* The task
Reproduce the listing below character for character; drop every image.

* Material provided
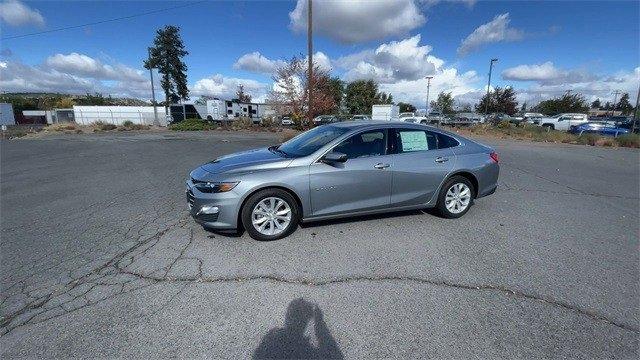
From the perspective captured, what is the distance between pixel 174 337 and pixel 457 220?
13.3 ft

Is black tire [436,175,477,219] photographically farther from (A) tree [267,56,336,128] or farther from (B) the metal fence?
(B) the metal fence

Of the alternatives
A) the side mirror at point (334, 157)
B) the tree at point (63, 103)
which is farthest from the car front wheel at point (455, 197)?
the tree at point (63, 103)

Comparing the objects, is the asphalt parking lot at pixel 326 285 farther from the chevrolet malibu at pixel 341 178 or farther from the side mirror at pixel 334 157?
the side mirror at pixel 334 157

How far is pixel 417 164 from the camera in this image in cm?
447

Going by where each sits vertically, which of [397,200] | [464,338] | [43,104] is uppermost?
[43,104]

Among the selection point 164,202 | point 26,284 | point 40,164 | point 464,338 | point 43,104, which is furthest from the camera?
point 43,104

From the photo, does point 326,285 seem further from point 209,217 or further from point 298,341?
point 209,217

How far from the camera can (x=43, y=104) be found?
227 ft

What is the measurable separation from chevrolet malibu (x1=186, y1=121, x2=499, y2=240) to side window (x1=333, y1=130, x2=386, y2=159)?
0.05ft

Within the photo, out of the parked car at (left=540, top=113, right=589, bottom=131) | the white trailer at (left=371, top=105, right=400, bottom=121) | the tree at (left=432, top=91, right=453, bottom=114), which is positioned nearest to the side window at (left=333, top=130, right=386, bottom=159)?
the white trailer at (left=371, top=105, right=400, bottom=121)

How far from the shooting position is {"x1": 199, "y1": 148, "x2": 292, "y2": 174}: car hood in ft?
12.7

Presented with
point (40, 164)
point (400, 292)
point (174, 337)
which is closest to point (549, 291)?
point (400, 292)

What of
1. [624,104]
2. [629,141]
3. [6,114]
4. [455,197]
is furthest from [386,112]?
[624,104]

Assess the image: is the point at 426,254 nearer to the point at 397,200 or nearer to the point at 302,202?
the point at 397,200
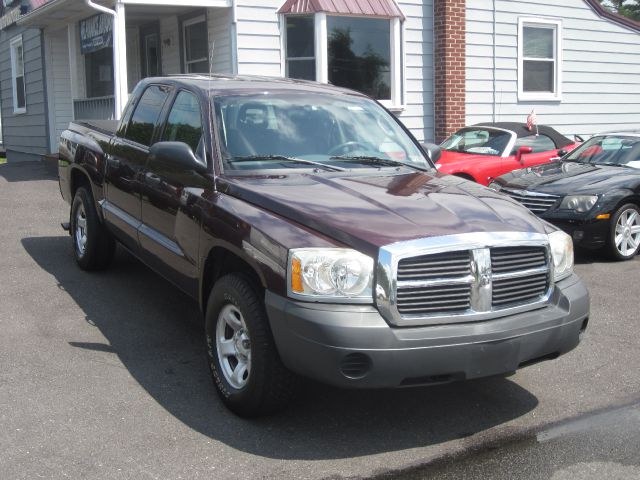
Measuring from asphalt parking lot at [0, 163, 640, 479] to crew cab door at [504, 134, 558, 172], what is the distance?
4.89 m

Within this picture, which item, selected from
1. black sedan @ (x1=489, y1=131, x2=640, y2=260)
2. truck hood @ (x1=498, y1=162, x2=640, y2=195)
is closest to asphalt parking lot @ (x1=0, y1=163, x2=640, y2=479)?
black sedan @ (x1=489, y1=131, x2=640, y2=260)

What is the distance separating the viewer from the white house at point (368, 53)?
508 inches

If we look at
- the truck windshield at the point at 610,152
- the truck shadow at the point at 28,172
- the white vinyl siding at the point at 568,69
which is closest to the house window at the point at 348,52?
the white vinyl siding at the point at 568,69

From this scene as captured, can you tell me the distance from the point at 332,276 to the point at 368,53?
34.7 feet

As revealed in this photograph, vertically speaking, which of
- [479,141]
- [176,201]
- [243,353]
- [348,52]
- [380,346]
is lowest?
[243,353]

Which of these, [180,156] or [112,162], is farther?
[112,162]

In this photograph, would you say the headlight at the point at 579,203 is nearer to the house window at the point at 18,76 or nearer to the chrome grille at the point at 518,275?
the chrome grille at the point at 518,275

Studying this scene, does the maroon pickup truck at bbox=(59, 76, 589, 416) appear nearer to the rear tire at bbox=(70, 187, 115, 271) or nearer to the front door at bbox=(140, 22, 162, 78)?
the rear tire at bbox=(70, 187, 115, 271)

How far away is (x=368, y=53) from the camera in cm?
1377

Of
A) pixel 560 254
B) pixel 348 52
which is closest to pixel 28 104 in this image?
pixel 348 52

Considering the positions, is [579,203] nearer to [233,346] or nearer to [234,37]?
[233,346]

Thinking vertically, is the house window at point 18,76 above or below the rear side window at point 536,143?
above

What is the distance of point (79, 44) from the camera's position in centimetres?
1520

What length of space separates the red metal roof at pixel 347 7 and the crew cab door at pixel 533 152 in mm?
3629
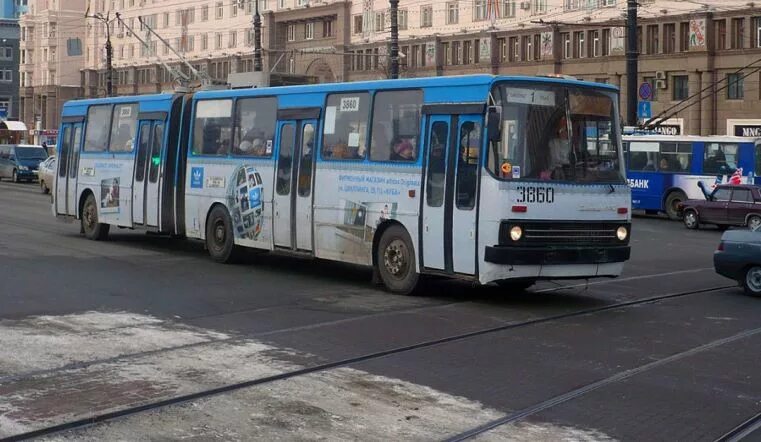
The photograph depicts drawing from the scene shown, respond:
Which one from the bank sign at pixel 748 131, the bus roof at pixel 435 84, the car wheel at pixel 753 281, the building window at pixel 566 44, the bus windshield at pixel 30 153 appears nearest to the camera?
the bus roof at pixel 435 84

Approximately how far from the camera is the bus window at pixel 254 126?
56.1 ft

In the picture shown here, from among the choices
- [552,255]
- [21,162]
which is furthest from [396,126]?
[21,162]

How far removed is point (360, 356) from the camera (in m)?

* Expected answer
From the perspective captured, what is the distance between pixel 174 337 and pixel 457 220?
13.3 ft

Is black tire [436,175,477,219] photographically farther from (A) tree [267,56,336,128] or farther from (B) the metal fence?
(B) the metal fence

Of the alternatives
A) the side mirror at point (334, 157)
B) the tree at point (63, 103)
which is farthest from the car front wheel at point (455, 197)?
the tree at point (63, 103)

Comparing the objects, is the asphalt parking lot at pixel 326 285 farther from the chevrolet malibu at pixel 341 178 or farther from the side mirror at pixel 334 157?
the side mirror at pixel 334 157

How far is pixel 417 164 from the camera in this image in cm?
447

Going by where each sits vertically, which of [397,200] | [464,338] | [43,104] is uppermost?
[43,104]

Among the selection point 164,202 | point 26,284 | point 40,164 | point 464,338 | point 43,104, which is furthest from the camera?
point 43,104

From the photo, does point 326,285 seem further from point 209,217 or further from point 298,341?
point 209,217

How far from the camera can (x=43, y=104) be found?
227 ft

What is the measurable separation from chevrolet malibu (x1=186, y1=121, x2=499, y2=240) to side window (x1=333, y1=130, x2=386, y2=159)?
0.05ft

Within the photo, out of the parked car at (left=540, top=113, right=589, bottom=131) | the white trailer at (left=371, top=105, right=400, bottom=121) | the tree at (left=432, top=91, right=453, bottom=114), which is positioned nearest to the side window at (left=333, top=130, right=386, bottom=159)?
the white trailer at (left=371, top=105, right=400, bottom=121)

How far from the shooting position is {"x1": 199, "y1": 148, "x2": 292, "y2": 174}: car hood in ft?
12.7

Presented with
point (40, 164)
point (400, 292)
point (174, 337)
which is closest to point (549, 291)?
point (400, 292)

What of
1. [624,104]
2. [629,141]
3. [6,114]
4. [455,197]
is furthest from [386,112]?
[624,104]

Assess the image: is the point at 426,254 nearer to the point at 397,200 or nearer to the point at 302,202?
the point at 397,200
Measuring from asphalt parking lot at [0, 163, 640, 479] to crew cab door at [504, 134, 558, 172], what is the distance?
4.89 m

Within this picture, which item, selected from
1. black sedan @ (x1=489, y1=131, x2=640, y2=260)
2. truck hood @ (x1=498, y1=162, x2=640, y2=195)
is closest to asphalt parking lot @ (x1=0, y1=163, x2=640, y2=479)?
black sedan @ (x1=489, y1=131, x2=640, y2=260)

What is the distance separating the viewer from the white house at point (368, 53)?
508 inches

If we look at
- the truck windshield at the point at 610,152
- the truck shadow at the point at 28,172
- the white vinyl siding at the point at 568,69
which is closest to the house window at the point at 348,52?
the white vinyl siding at the point at 568,69

From this scene as captured, can you tell me the distance from the point at 332,276 to the point at 368,53?
34.7 feet

As revealed in this photograph, vertically speaking, which of
- [479,141]
- [176,201]
- [243,353]
- [348,52]
- [380,346]
is lowest?
[243,353]

Which of these, [180,156] or [112,162], is farther?
[112,162]

In this photograph, would you say the headlight at the point at 579,203 is nearer to the house window at the point at 18,76 or nearer to the chrome grille at the point at 518,275?
the chrome grille at the point at 518,275

Studying this scene, does the maroon pickup truck at bbox=(59, 76, 589, 416) appear nearer to the rear tire at bbox=(70, 187, 115, 271) or nearer to the front door at bbox=(140, 22, 162, 78)?
the rear tire at bbox=(70, 187, 115, 271)

How far away is (x=368, y=53) from the camera in cm?
1377

Of
A) pixel 560 254
B) pixel 348 52
which is closest to pixel 28 104 in this image?
pixel 348 52

Considering the positions, is [579,203] nearer to [233,346] or nearer to [234,37]?
[233,346]

Thinking vertically, is the house window at point 18,76 above or below the rear side window at point 536,143?
above

What is the distance of point (79, 44) from the camera's position in centimetres?
1520

What length of space separates the red metal roof at pixel 347 7 and the crew cab door at pixel 533 152 in mm?
3629
The photograph depicts drawing from the scene shown, respond:
Which one from the bank sign at pixel 748 131, the bus roof at pixel 435 84, the car wheel at pixel 753 281, the building window at pixel 566 44, the bus windshield at pixel 30 153 appears nearest to the camera?
the bus roof at pixel 435 84

Approximately how far from the camera is the bus window at pixel 254 126?
56.1 ft

In the picture shown here, from among the choices
- [552,255]
- [21,162]
which is furthest from [396,126]?
[21,162]

How far removed is point (360, 356) from the camera (in m)?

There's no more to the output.